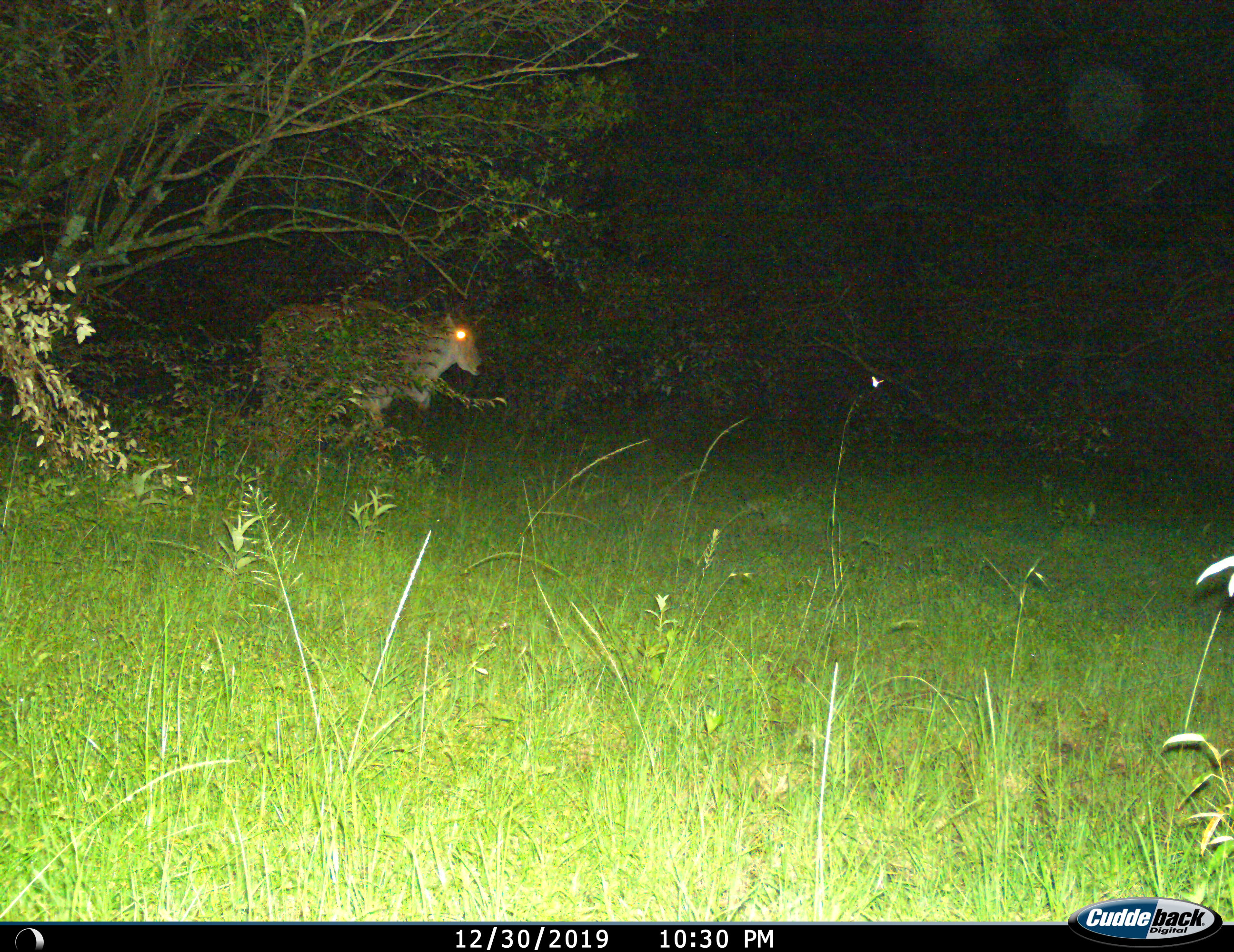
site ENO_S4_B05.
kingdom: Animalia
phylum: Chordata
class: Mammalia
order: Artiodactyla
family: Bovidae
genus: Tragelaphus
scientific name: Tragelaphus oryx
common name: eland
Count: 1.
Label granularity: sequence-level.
--
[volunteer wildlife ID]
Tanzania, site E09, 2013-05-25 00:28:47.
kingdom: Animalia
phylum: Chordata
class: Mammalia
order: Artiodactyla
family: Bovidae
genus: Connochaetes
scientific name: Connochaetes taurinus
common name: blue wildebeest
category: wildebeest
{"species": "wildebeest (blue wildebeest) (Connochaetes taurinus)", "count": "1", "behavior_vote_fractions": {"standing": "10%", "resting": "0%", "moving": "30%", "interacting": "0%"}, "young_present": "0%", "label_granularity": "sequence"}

• _Task statement_
Reproduce exactly the entries above, limited to the lines from the one with "site ENO_S4_B05." through the one with "Label granularity: sequence-level.", both included.

• _Written solution_
site ENO_S4_B05.
kingdom: Animalia
phylum: Chordata
class: Mammalia
order: Artiodactyla
family: Bovidae
genus: Tragelaphus
scientific name: Tragelaphus oryx
common name: eland
Count: 1.
Label granularity: sequence-level.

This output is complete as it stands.